### Given text
The Truth About: Being Single (3/4)


From November 2013 through June 2014 I wholeheartedly put myself into the world of online dating. Despite all the messages sent and hours upon hours spent on these sites, I only ever went on about ten dates, some being chats on Skype when distance was an issue. While I know many others who met this way, even as one who is more introverted and enjoys writing, I began to find online dating very unperson-able and detached. I missed actually meeting and getting to know someone, in-person.


Most people online project an image to attract others, sometimes it is older pictures of how they used to look while other times they have pictures of all the trips and fancy places they have visited. Most want a relationship ideally but don't seem bold or brave enough to do the one thing that truly matters, be themselves. Of course, that takes vulnerability.

There were some occasions on dates where women would passively belittle the place I chose to go or some interest that I enjoyed. Other times I would express an opposing view on something and they would be taken aback. I could tell this is not what they desired, for what they seemed to expect was someone to agree with them on everything, to find only commonalities. True, while commonalities and interest are important, what I found through all of this was that differences make us unique and interesting.

More than anything I found out I want a woman who will disagree with me, who will challenge and encourage me, to throw me off my game and keep me on my toes. I don't desire someone who will change me but instead someone who will make me think and who will call me out in truth when needed. This, of course, would be reciprocal.

However, after months of online dating, of beginning to feel detached, I decided to pull back, at least from being so intentional and spending so much time. I really feel like I get more out of meeting real people, making real friends and being around others with whom I can be myself, instead of feeling like I have to project a certain image, facade, and send the perfect message to connect at all. I've learned when it comes to dating, it is far less important to focus on the when and how and instead to focus on the who, on the character and depth of a person, as well as their intellect, humor, and of course their commitment to Christ.


Today while working I sat with a man weeping and yelling, his wife had just died suddenly. He truly cared for her deeply. That is what I want. Despite feelings of loneliness, I do not want to just get into a relationship or marriage with anyone, to simply not be alone. And as difficult as this journey has been, I also do not want to just give up either. There is something to be said for persistence and perseverance, for finding strength in our weakness, for believing that God can and does still do amazing things. And it is for those things and people we care about the most deeply that we struggle, work, weep, and cry.

So, I press forward, I grow in this; unable to know the eventual outcome until my life unfolds completely. But I do know that I am kept in Christ, that when everything else is stripped away, when others are taken away, when all else fails, still.. Christ remains.

To God be the glory, always. A-men!

~ Doubledb
10/12/2014

Images: 1 : 2&3 =BMW DVD: Season 1

The Truth About: Being Single (2/4)












What you do not see and do not hear, are all the things singles hide from you. those singles not seeing anyone or who are dating but hide their feelings of inadequacy and doubt. Some dating or in a relationship hide the same things, all fearful of the unknown, of being hurt, but desiring to put themselves out there to find love and also avoid the biggest fear of all - facing the future alone.

### Exercise material

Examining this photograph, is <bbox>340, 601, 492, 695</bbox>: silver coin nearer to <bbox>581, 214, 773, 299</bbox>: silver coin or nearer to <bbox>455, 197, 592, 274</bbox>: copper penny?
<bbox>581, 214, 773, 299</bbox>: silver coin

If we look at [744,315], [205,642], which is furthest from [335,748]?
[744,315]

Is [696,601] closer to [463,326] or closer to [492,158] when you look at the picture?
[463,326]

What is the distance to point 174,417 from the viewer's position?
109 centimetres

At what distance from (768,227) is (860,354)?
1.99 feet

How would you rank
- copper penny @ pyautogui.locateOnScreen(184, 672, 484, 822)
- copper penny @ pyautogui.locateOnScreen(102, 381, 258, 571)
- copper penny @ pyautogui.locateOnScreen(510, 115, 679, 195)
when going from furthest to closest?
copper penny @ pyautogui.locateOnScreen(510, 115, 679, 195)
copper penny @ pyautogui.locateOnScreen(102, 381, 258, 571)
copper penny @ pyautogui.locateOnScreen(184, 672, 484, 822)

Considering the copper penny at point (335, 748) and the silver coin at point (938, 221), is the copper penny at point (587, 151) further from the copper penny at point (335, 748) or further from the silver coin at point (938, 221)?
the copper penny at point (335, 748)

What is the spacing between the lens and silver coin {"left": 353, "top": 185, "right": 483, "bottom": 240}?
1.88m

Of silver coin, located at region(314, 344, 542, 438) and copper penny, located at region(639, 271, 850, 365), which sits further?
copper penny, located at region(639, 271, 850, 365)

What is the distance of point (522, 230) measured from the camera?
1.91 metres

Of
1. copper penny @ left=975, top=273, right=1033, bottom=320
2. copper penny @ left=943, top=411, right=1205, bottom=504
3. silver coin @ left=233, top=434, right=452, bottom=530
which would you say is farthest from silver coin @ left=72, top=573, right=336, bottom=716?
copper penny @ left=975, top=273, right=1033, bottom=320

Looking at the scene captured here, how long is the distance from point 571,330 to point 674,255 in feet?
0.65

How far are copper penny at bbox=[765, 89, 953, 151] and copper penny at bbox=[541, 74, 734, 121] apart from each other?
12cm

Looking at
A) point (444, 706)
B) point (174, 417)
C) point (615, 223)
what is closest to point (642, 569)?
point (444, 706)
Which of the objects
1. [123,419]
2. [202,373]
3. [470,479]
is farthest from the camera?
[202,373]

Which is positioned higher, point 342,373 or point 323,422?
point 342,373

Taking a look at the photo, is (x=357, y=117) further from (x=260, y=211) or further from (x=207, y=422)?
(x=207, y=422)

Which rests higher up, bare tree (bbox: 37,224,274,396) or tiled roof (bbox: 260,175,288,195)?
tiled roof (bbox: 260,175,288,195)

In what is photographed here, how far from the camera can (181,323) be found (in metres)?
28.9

### Requirement 1
According to the post on being single, roughly how many dates did the writer go on during the months of online dating?
### Requirement 2
Reproduce the listing from the line containing "Which is positioned" through the end of the listing, renaming "camera" to "lens" and leaving everything else unchanged.
The post on being single has no connection to the listing.

### Final result 1
About ten dates.

### Final result 2
Which is positioned higher, point 342,373 or point 323,422?
point 342,373

Taking a look at the photo, is (x=357, y=117) further from (x=260, y=211) or further from (x=207, y=422)?
(x=207, y=422)

Which rests higher up, bare tree (bbox: 37,224,274,396) or tiled roof (bbox: 260,175,288,195)?
tiled roof (bbox: 260,175,288,195)

In what is photographed here, how far from the lens can (181,323) be found (in metres)?
28.9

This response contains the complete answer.